The Three Layers of Platform Metrics
DORA Metrics for Platform Teams
| DORA Metric | What It Means for Platform | Target (Elite) |
|---|---|---|
| Deployment Frequency | How often product teams deploy (enabled by platform) | Multiple times per day per team |
| Lead Time for Changes | Commit to production (CI/CD pipeline speed) | Less than 1 hour |
| Change Failure Rate | % of deployments causing failures (platform guardrails) | 0-5% |
| Mean Time to Recovery | Incident detection to resolution (observability quality) | Less than 1 hour |
SPACE Framework for Platform Teams
| Dimension | Example Metric | Measurement |
|---|---|---|
| Satisfaction | Developer NPS | Quarterly survey |
| Performance | Service creation time | Automated measurement |
| Activity | Templates used per month | Backstage analytics |
| Communication | Platform support tickets | Ticket system |
| Efficiency | % of self-service vs ticket requests | Ticket vs portal analytics |
Developer Surveys
Surveys are the most direct way to measure developer experience. Run them quarterly.
Key survey questions (scored 1-5):
Infrastructure & Deployment:
1. "I can deploy my changes to production confidently and quickly."
2. "Creating a new service or environment is straightforward."
3. "I rarely need to file tickets for infrastructure tasks."
Observability & Debugging:
4. "When something breaks in production, I can find the root cause quickly."
5. "I have the monitoring and alerting I need for my services."
Documentation & Discovery:
6. "I can find documentation for internal tools and services easily."

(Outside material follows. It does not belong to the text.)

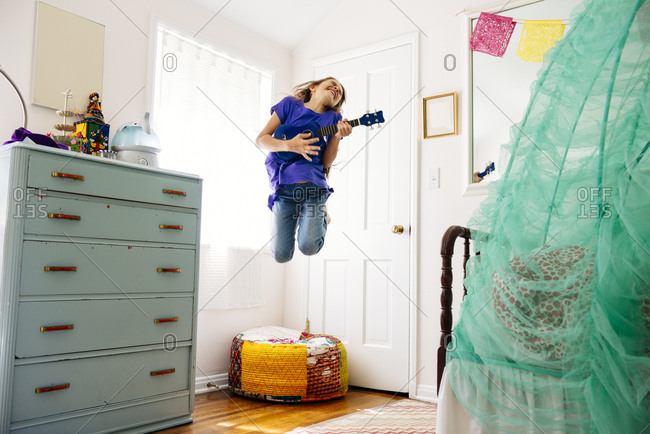 Excited girl jumping while playing toy guitar at brightly lit home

7. "I know who owns a service and how to contact them."
Developer Tools:
8. "My local development environment works reliably."

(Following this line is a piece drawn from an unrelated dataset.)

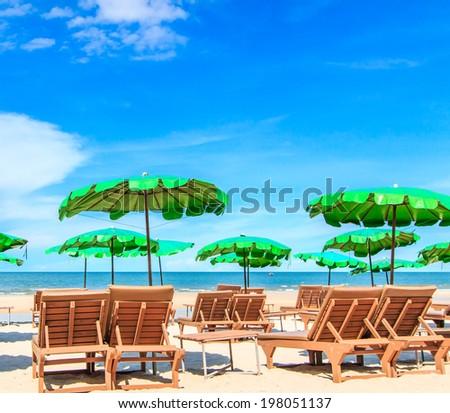 Sun loungers and a beach umbrella on beach - stock photo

9. "CI/CD pipelines are fast enough that they don't block my workflow."
Overall:
10. "The internal developer platform makes me more productive."
Free text:
11. "What is the biggest source of friction in your day-to-day work?"
12. "If you could change one thing about our developer tools, what would it be?"Track Trends, Not Absolutes
The absolute score on developer satisfaction matters less than the trend. A score of 3.2 that improves to 3.5 quarter-over-quarter means the platform is getting better. A score of 4.0 that drops to 3.7 signals a problem. Always present metrics as trend lines, not snapshots.
Platform Team Structure
Team Topologies for Platform Engineering
Team Topologies (by Matthew Skelton and Manuel Pais) provides the organizational model for platform engineering. The platform team is an enabling team — its purpose is to reduce the cognitive load of stream-aligned (product) teams.
Platform Team Roles
| Role | Responsibility | Skills |
|---|---|---|
| Platform Product Manager | User research, roadmap, prioritization | Product management, developer empathy |
| Platform Engineer | Build and maintain IDP capabilities | Kubernetes, Terraform, CI/CD, Go/Python |
| Platform SRE | Reliability of the platform itself | Monitoring, incident response, SLOs |
| Developer Advocate (DX) | Documentation, onboarding, support | Technical writing, empathy, training |
| Security Engineer | Embed security into golden paths | AppSec, supply chain security, compliance |
Platform Team Sizing
| Organization Size | Platform Team Size | Ratio |
|---|---|---|
| 20-50 engineers | 2-3 platform engineers | 1:15-20 |
| 50-200 engineers | 5-10 platform engineers | 1:15-25 |
| 200-500 engineers | 10-25 platform engineers | 1:20-30 |
| 500+ engineers | 25+ (multiple platform sub-teams) | 1:20-40 |
The "Platform Team of One" Trap
A single platform engineer cannot build and maintain an IDP alone. They become a bottleneck and a single point of failure — the exact problem the platform was supposed to solve. If you cannot invest at least 2-3 people, focus on standardization (Level 1) rather than attempting self-service (Level 2).
Service Catalogs
The service catalog is the foundation of an IDP. Without knowing what exists, who owns it, and how it connects to other services, everything else (golden paths, monitoring, cost attribution) falls apart.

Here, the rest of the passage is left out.